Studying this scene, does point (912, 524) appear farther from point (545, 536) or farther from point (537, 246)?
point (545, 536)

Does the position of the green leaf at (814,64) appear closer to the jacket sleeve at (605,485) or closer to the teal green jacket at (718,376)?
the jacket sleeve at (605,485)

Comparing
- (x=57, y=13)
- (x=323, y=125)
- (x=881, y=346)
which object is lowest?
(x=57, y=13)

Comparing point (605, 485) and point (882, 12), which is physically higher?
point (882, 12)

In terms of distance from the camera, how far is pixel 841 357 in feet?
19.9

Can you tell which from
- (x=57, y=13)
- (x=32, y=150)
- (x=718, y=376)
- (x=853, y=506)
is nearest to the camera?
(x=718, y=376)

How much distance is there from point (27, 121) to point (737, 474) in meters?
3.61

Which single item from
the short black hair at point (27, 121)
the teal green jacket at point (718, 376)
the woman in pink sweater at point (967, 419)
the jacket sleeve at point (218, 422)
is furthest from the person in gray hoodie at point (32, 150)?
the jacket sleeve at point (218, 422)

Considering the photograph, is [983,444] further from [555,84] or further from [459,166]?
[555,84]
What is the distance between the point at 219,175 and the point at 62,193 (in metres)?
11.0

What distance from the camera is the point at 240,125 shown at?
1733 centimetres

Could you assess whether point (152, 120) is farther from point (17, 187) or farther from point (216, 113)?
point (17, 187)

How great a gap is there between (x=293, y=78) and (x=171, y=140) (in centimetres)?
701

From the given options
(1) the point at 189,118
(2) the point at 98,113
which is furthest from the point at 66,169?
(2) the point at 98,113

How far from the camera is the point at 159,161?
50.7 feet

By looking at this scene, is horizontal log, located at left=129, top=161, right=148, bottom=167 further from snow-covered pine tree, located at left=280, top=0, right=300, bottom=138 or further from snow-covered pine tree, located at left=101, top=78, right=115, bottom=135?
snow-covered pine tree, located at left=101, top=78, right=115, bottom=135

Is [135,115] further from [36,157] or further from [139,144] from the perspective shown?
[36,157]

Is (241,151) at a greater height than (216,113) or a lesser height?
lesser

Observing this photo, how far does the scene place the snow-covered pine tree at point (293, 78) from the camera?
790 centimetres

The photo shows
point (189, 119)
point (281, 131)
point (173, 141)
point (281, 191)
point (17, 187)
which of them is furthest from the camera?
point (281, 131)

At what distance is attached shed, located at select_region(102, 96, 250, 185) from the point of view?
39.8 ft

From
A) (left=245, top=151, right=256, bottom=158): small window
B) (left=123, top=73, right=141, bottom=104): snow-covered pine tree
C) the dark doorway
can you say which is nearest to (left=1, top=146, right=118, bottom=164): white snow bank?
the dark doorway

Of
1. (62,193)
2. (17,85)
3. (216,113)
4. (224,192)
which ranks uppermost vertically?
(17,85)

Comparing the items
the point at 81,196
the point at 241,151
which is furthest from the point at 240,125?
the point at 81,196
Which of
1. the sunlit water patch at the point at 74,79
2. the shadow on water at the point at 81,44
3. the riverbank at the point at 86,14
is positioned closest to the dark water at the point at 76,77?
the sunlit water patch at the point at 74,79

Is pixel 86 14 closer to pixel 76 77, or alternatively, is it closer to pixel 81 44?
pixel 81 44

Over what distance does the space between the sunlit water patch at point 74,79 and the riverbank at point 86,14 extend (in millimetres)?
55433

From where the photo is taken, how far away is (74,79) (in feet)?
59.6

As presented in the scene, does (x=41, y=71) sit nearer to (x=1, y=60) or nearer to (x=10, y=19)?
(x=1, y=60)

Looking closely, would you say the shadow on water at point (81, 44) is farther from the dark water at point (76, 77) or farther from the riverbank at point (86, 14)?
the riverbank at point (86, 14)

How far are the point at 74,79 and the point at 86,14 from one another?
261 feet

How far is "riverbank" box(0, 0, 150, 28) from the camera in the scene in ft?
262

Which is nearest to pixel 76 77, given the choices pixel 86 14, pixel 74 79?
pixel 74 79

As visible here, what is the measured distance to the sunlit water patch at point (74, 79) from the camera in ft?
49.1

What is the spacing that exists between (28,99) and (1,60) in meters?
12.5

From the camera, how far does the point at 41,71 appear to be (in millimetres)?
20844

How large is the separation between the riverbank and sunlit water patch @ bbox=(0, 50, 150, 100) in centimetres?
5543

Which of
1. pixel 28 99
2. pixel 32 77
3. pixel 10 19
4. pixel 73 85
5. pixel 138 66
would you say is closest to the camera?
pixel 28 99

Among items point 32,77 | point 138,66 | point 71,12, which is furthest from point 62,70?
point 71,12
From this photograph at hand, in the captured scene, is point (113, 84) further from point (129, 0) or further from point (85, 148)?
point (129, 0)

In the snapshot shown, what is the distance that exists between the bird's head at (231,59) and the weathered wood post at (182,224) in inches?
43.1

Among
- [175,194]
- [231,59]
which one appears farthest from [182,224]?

※

### Given task
Please render the lines above as a JSON list of strings, one string per line, with the blank lines left out.

### Result of this task
[
  "Studying this scene, does point (912, 524) appear farther from point (545, 536) or farther from point (537, 246)?",
  "point (545, 536)",
  "Does the position of the green leaf at (814,64) appear closer to the jacket sleeve at (605,485) or closer to the teal green jacket at (718,376)?",
  "the jacket sleeve at (605,485)",
  "Comparing",
  "- (x=57, y=13)",
  "- (x=323, y=125)",
  "- (x=881, y=346)",
  "which object is lowest?",
  "(x=57, y=13)",
  "Comparing point (605, 485) and point (882, 12), which is physically higher?",
  "point (882, 12)",
  "In terms of distance from the camera, how far is pixel 841 357 in feet?",
  "19.9",
  "Can you tell which from",
  "- (x=57, y=13)",
  "- (x=32, y=150)",
  "- (x=718, y=376)",
  "- (x=853, y=506)",
  "is nearest to the camera?",
  "(x=718, y=376)",
  "How much distance is there from point (27, 121) to point (737, 474) in meters?",
  "3.61",
  "Which single item from",
  "the short black hair at point (27, 121)",
  "the teal green jacket at point (718, 376)",
  "the woman in pink sweater at point (967, 419)",
  "the jacket sleeve at point (218, 422)",
  "is furthest from the person in gray hoodie at point (32, 150)?",
  "the jacket sleeve at point (218, 422)",
  "Considering the photograph, is [983,444] further from [555,84] or further from [459,166]?",
  "[555,84]",
  "What is the distance between the point at 219,175 and the point at 62,193 (in metres)?",
  "11.0",
  "What distance from the camera is the point at 240,125 shown at?",
  "1733 centimetres",
  "Could you assess whether point (152, 120) is farther from point (17, 187) or farther from point (216, 113)?",
  "point (17, 187)",
  "How great a gap is there between (x=293, y=78) and (x=171, y=140) (in centimetres)?",
  "701",
  "From the given options",
  "(1) the point at 189,118",
  "(2) the point at 98,113",
  "which is furthest from the point at 66,169?",
  "(2) the point at 98,113",
  "How far from the camera is the point at 159,161?",
  "50.7 feet",
  "By looking at this scene, is horizontal log, located at left=129, top=161, right=148, bottom=167 further from snow-covered pine tree, located at left=280, top=0, right=300, bottom=138 or further from snow-covered pine tree, located at left=101, top=78, right=115, bottom=135?",
  "snow-covered pine tree, located at left=101, top=78, right=115, bottom=135",
  "Is [135,115] further from [36,157] or further from [139,144] from the perspective shown?",
  "[36,157]",
  "Is (241,151) at a greater height than (216,113) or a lesser height?",
  "lesser",
  "Observing this photo, how far does the scene place the snow-covered pine tree at point (293, 78) from the camera?",
  "790 centimetres",
  "The photo shows",
  "point (189, 119)",
  "point (281, 131)",
  "point (173, 141)",
  "point (281, 191)",
  "point (17, 187)",
  "which of them is furthest from the camera?",
  "point (281, 131)",
  "At what distance is attached shed, located at select_region(102, 96, 250, 185) from the point of view?",
  "39.8 ft",
  "From",
  "A) (left=245, top=151, right=256, bottom=158): small window",
  "B) (left=123, top=73, right=141, bottom=104): snow-covered pine tree",
  "C) the dark doorway",
  "can you say which is nearest to (left=1, top=146, right=118, bottom=164): white snow bank?",
  "the dark doorway",
  "Of",
  "1. (62,193)",
  "2. (17,85)",
  "3. (216,113)",
  "4. (224,192)",
  "which ranks uppermost vertically?",
  "(17,85)",
  "Comparing the items",
  "the point at 81,196",
  "the point at 241,151",
  "which is furthest from the point at 240,125?",
  "the point at 81,196",
  "Which of",
  "1. the sunlit water patch at the point at 74,79",
  "2. the shadow on water at the point at 81,44",
  "3. the riverbank at the point at 86,14",
  "is positioned closest to the dark water at the point at 76,77?",
  "the sunlit water patch at the point at 74,79",
  "Is pixel 86 14 closer to pixel 76 77, or alternatively, is it closer to pixel 81 44?",
  "pixel 81 44",
  "Over what distance does the space between the sunlit water patch at point 74,79 and the riverbank at point 86,14 extend (in millimetres)?",
  "55433",
  "From where the photo is taken, how far away is (74,79) (in feet)?",
  "59.6",
  "As presented in the scene, does (x=41, y=71) sit nearer to (x=1, y=60) or nearer to (x=10, y=19)?",
  "(x=1, y=60)",
  "Looking closely, would you say the shadow on water at point (81, 44) is farther from the dark water at point (76, 77) or farther from the riverbank at point (86, 14)?",
  "the riverbank at point (86, 14)",
  "How far are the point at 74,79 and the point at 86,14 from one another?",
  "261 feet",
  "How far is \"riverbank\" box(0, 0, 150, 28) from the camera in the scene in ft?",
  "262",
  "Which is nearest to pixel 76 77, given the choices pixel 86 14, pixel 74 79?",
  "pixel 74 79",
  "As visible here, what is the measured distance to the sunlit water patch at point (74, 79) from the camera in ft?",
  "49.1",
  "What is the spacing that exists between (28,99) and (1,60) in meters?",
  "12.5",
  "From the camera, how far does the point at 41,71 appear to be (in millimetres)?",
  "20844",
  "How large is the separation between the riverbank and sunlit water patch @ bbox=(0, 50, 150, 100) in centimetres?",
  "5543",
  "Which of",
  "1. pixel 28 99",
  "2. pixel 32 77",
  "3. pixel 10 19",
  "4. pixel 73 85",
  "5. pixel 138 66",
  "would you say is closest to the camera?",
  "pixel 28 99",
  "Among items point 32,77 | point 138,66 | point 71,12, which is furthest from point 62,70?",
  "point 71,12",
  "From this photograph at hand, in the captured scene, is point (113, 84) further from point (129, 0) or further from point (85, 148)?",
  "point (129, 0)",
  "In the snapshot shown, what is the distance that exists between the bird's head at (231,59) and the weathered wood post at (182,224) in inches?",
  "43.1",
  "Among",
  "- [175,194]",
  "- [231,59]",
  "which one appears farthest from [182,224]?"
]